**Task directions:** Convert the records, from the line with "Is man's ear, located" through the end of the records, into a Markdown table with the columns Row and Line. Put a row number under Row and each line's text under Line, and leave out blank lines.

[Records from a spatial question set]
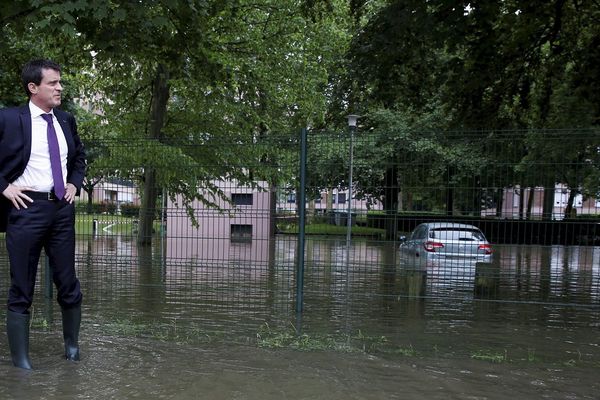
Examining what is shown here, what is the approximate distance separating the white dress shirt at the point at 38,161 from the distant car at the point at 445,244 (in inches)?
174

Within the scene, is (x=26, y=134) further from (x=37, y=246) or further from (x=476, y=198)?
(x=476, y=198)

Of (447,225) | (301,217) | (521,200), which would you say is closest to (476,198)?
(521,200)

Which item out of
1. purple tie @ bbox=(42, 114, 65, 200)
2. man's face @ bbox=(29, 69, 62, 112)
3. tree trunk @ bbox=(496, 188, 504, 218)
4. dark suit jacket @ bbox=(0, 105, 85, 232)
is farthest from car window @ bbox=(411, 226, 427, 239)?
dark suit jacket @ bbox=(0, 105, 85, 232)

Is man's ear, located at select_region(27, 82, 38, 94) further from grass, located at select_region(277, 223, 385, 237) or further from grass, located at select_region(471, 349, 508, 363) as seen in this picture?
grass, located at select_region(471, 349, 508, 363)

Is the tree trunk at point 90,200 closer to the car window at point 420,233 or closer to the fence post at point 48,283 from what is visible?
the fence post at point 48,283

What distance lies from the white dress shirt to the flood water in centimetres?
137

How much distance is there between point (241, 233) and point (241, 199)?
17.7 inches

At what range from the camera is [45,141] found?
13.6ft

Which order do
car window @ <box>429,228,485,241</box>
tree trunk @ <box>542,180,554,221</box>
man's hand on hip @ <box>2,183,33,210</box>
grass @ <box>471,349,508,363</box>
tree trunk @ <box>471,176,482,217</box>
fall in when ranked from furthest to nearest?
car window @ <box>429,228,485,241</box>, tree trunk @ <box>471,176,482,217</box>, tree trunk @ <box>542,180,554,221</box>, grass @ <box>471,349,508,363</box>, man's hand on hip @ <box>2,183,33,210</box>

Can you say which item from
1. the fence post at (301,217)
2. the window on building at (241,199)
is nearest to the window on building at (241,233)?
the window on building at (241,199)

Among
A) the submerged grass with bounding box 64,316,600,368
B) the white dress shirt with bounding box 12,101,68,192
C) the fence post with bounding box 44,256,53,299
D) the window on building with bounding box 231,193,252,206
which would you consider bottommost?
the submerged grass with bounding box 64,316,600,368

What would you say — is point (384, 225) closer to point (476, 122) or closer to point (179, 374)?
point (179, 374)

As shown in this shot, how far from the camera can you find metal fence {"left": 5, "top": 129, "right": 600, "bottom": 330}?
6844mm

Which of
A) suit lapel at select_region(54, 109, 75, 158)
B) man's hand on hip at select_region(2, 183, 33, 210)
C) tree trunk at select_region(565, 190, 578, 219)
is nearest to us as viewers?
man's hand on hip at select_region(2, 183, 33, 210)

**Complete output:**
| Row | Line |
|---|---|
| 1 | Is man's ear, located at select_region(27, 82, 38, 94) further from grass, located at select_region(277, 223, 385, 237) or further from grass, located at select_region(471, 349, 508, 363) as seen in this picture? |
| 2 | grass, located at select_region(471, 349, 508, 363) |
| 3 | Is the tree trunk at point 90,200 closer to the car window at point 420,233 or closer to the fence post at point 48,283 from what is visible? |
| 4 | the fence post at point 48,283 |
| 5 | What distance lies from the white dress shirt to the flood water in centimetres? |
| 6 | 137 |
| 7 | How much distance is there between point (241, 233) and point (241, 199)? |
| 8 | 17.7 inches |
| 9 | At what range from the camera is [45,141] found? |
| 10 | 13.6ft |
| 11 | Which order do |
| 12 | car window @ <box>429,228,485,241</box> |
| 13 | tree trunk @ <box>542,180,554,221</box> |
| 14 | man's hand on hip @ <box>2,183,33,210</box> |
| 15 | grass @ <box>471,349,508,363</box> |
| 16 | tree trunk @ <box>471,176,482,217</box> |
| 17 | fall in when ranked from furthest to nearest? |
| 18 | car window @ <box>429,228,485,241</box>, tree trunk @ <box>471,176,482,217</box>, tree trunk @ <box>542,180,554,221</box>, grass @ <box>471,349,508,363</box>, man's hand on hip @ <box>2,183,33,210</box> |
| 19 | Can you say which item from |
| 20 | 1. the fence post at (301,217) |
| 21 | 2. the window on building at (241,199) |
| 22 | is nearest to the window on building at (241,233)? |
| 23 | the window on building at (241,199) |
| 24 | Among |
| 25 | A) the submerged grass with bounding box 64,316,600,368 |
| 26 | B) the white dress shirt with bounding box 12,101,68,192 |
| 27 | C) the fence post with bounding box 44,256,53,299 |
| 28 | D) the window on building with bounding box 231,193,252,206 |
| 29 | which would you consider bottommost? |
| 30 | the submerged grass with bounding box 64,316,600,368 |
| 31 | What would you say — is point (384, 225) closer to point (476, 122) or closer to point (179, 374)? |
| 32 | point (179, 374) |
| 33 | As shown in this shot, how far from the camera can you find metal fence {"left": 5, "top": 129, "right": 600, "bottom": 330}? |
| 34 | 6844mm |
| 35 | Which of |
| 36 | A) suit lapel at select_region(54, 109, 75, 158) |
| 37 | B) man's hand on hip at select_region(2, 183, 33, 210) |
| 38 | C) tree trunk at select_region(565, 190, 578, 219) |
| 39 | is nearest to us as viewers? |
| 40 | man's hand on hip at select_region(2, 183, 33, 210) |